“They have me on hold.” It was several minutes before he spoke again, and when he did, his voice was barely above a whisper. “Everything’s going to be all right, Brianne,” he began, lowering the phone to his side. “I don’t want you to go getting all upset …”
“Has something happened to my mother? Has she been hurt?” Brianne tried getting to her feet, but it was almost as if weights had been attached to her ankles, and she fell back against the pillows, unable to stand.
“Your mother’s fine.”
“Then what’s the matter?”
A slight pause before he spoke, then, “Apparently she and her friends checked out of the campground an hour ago.”
“What do you mean, they ‘checked out’?”
“They left first thing this morning, said they were going home early. The director said they seemed very angry …”
“I don’t care how angry they were,” Brianne protested. “They wouldn’t just leave me.”
“I’m really sorry. It looks as if that’s exactly what they did.”

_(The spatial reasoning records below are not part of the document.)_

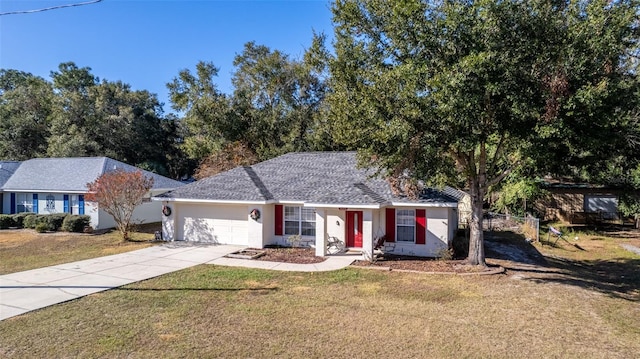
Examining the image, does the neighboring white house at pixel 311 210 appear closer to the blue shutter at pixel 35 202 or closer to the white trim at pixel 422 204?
the white trim at pixel 422 204

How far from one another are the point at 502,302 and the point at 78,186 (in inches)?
1033

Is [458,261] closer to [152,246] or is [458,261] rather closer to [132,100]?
[152,246]

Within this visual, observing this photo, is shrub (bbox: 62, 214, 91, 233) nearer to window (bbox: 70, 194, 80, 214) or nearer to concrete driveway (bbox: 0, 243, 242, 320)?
window (bbox: 70, 194, 80, 214)

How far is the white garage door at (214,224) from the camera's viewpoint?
18.9 m

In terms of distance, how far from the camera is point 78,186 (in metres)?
25.6

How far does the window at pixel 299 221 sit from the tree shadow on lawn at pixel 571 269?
8060mm

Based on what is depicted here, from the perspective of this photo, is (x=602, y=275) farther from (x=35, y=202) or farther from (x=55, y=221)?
(x=35, y=202)

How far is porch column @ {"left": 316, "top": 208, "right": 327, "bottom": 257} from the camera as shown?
53.1 feet

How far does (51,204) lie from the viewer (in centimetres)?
2667

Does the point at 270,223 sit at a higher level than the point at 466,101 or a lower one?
lower

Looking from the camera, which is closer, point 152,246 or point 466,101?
point 466,101

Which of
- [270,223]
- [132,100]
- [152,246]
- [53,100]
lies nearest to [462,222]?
[270,223]

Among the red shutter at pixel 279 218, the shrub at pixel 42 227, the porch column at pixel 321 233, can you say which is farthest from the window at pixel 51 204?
the porch column at pixel 321 233

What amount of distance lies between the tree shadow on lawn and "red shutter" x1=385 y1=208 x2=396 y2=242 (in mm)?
4266
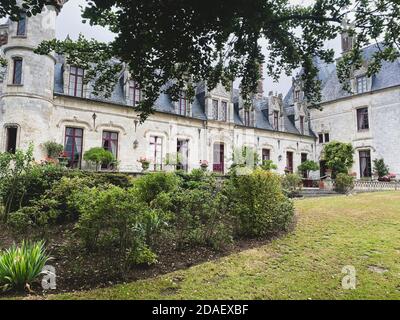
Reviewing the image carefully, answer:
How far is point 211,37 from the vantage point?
3.64 meters

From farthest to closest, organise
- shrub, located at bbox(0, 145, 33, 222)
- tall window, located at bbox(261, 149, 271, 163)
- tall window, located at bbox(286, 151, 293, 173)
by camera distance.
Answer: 1. tall window, located at bbox(286, 151, 293, 173)
2. tall window, located at bbox(261, 149, 271, 163)
3. shrub, located at bbox(0, 145, 33, 222)

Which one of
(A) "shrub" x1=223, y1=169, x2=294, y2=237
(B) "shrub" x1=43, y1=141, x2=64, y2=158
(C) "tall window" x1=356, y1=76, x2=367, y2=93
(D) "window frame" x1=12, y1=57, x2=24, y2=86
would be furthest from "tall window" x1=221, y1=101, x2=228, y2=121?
(A) "shrub" x1=223, y1=169, x2=294, y2=237

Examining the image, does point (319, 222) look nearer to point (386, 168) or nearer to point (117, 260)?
point (117, 260)

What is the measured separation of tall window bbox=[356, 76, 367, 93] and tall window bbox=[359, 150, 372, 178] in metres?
5.02

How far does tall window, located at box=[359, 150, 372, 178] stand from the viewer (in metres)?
23.8

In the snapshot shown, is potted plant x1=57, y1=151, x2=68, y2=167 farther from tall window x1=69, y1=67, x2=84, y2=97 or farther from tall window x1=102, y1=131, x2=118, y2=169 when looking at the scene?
tall window x1=69, y1=67, x2=84, y2=97

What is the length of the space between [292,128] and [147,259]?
24852 millimetres

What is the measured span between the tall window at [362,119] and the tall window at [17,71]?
79.5ft

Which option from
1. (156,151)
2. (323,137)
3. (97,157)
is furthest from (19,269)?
(323,137)

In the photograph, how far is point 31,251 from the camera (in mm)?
4438

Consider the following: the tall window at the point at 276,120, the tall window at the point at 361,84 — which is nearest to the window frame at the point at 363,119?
the tall window at the point at 361,84

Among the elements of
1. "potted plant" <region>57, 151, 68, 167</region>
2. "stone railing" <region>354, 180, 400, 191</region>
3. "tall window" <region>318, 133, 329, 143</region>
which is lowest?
"stone railing" <region>354, 180, 400, 191</region>

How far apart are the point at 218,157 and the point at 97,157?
32.5 ft

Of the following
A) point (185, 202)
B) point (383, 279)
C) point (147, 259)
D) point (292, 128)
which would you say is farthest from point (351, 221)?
point (292, 128)
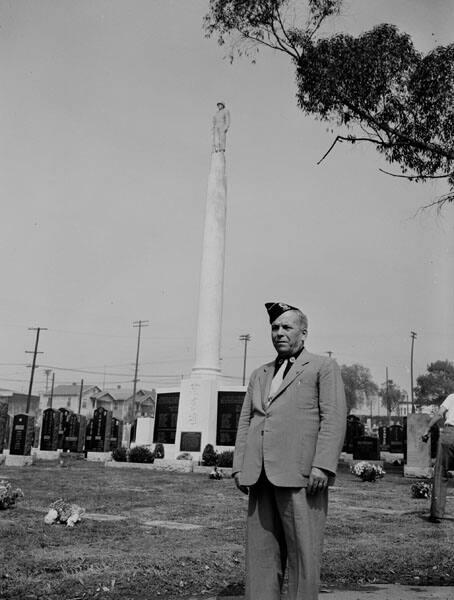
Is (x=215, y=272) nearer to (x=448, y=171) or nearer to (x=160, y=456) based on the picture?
(x=160, y=456)

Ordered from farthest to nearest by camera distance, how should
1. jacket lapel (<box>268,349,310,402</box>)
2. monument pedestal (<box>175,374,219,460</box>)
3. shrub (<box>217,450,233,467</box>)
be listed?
monument pedestal (<box>175,374,219,460</box>) → shrub (<box>217,450,233,467</box>) → jacket lapel (<box>268,349,310,402</box>)

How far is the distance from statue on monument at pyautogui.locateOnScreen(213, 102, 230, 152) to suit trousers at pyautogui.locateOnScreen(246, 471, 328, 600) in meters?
21.8

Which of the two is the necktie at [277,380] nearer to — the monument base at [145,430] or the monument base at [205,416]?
the monument base at [205,416]

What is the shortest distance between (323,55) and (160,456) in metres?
13.4

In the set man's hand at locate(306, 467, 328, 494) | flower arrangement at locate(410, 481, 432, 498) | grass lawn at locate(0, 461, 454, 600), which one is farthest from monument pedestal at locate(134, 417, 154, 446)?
man's hand at locate(306, 467, 328, 494)

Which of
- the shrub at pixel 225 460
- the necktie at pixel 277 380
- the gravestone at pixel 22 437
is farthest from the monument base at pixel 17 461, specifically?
the necktie at pixel 277 380

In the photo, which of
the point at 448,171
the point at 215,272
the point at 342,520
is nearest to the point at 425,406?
the point at 215,272

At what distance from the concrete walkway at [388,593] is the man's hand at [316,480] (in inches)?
42.0

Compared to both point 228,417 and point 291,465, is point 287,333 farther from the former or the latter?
point 228,417

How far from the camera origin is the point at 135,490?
10.8 metres

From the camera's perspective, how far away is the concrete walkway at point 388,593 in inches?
154

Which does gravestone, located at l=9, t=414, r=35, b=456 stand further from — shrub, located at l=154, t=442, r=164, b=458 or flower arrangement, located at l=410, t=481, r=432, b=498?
flower arrangement, located at l=410, t=481, r=432, b=498

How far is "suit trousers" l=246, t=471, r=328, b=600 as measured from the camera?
10.5ft

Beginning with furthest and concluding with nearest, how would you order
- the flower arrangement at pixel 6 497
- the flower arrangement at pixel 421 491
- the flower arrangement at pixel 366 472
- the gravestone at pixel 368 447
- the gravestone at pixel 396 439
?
the gravestone at pixel 396 439
the gravestone at pixel 368 447
the flower arrangement at pixel 366 472
the flower arrangement at pixel 421 491
the flower arrangement at pixel 6 497
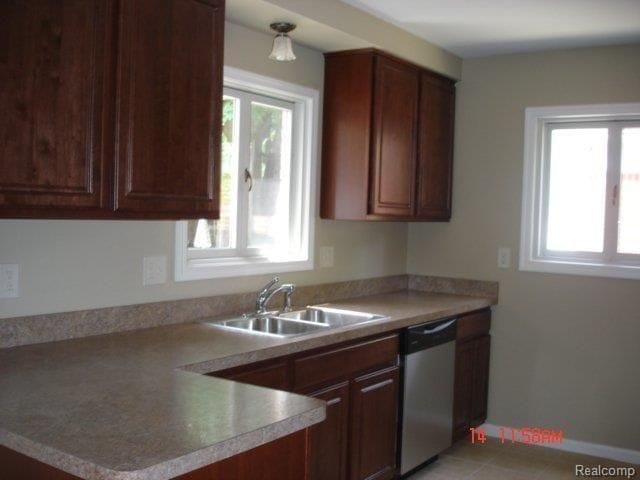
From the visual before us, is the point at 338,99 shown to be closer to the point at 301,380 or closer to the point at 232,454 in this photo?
the point at 301,380

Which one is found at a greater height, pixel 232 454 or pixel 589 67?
pixel 589 67

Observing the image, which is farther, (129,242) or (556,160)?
(556,160)

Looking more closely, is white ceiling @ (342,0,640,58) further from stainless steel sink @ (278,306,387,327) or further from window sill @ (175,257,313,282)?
stainless steel sink @ (278,306,387,327)

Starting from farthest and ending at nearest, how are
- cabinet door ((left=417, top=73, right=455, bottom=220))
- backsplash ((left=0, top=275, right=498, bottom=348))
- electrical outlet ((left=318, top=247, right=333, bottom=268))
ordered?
cabinet door ((left=417, top=73, right=455, bottom=220)) < electrical outlet ((left=318, top=247, right=333, bottom=268)) < backsplash ((left=0, top=275, right=498, bottom=348))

“What? No. There’s been a mistake. They probably just went back to the lodge to wait for my father.”
“Do you want me to call the lodge?” Henry immediately punched in another series of numbers without waiting for her response.
Brianne tried to tell herself that it wasn’t unusual for a park ranger to know the telephone number for the Lodge at Shadow Creek by heart, just as she tried to tell herself that he hadn’t flinched when Nikki had said the cottage belonged to her grandmother, and that there wasn’t something very strange about this girl in her too-big dress and her bitter-tasting tea. She tried to tell herself that her head was spinning because she was so tired, and nothing more. She tried to tell herself she was indeed hallucinating.
“The manager at the lodge says he hasn’t seen or heard anything from your mother since she left the premises yesterday,” Henry was saying in a voice that floated in and out of Brianne’s consciousness in waves.
“So what do I do now?” Brianne asked. She barely recognized her voice. Her eyes were fighting to stay open.
“First, you’re going to have a little nap. Then you’re going to take a shower, fix your hair, and brush your teeth. Make yourself
nice and presentable for Mommy. Then Nikki and I will drive you back into the city.”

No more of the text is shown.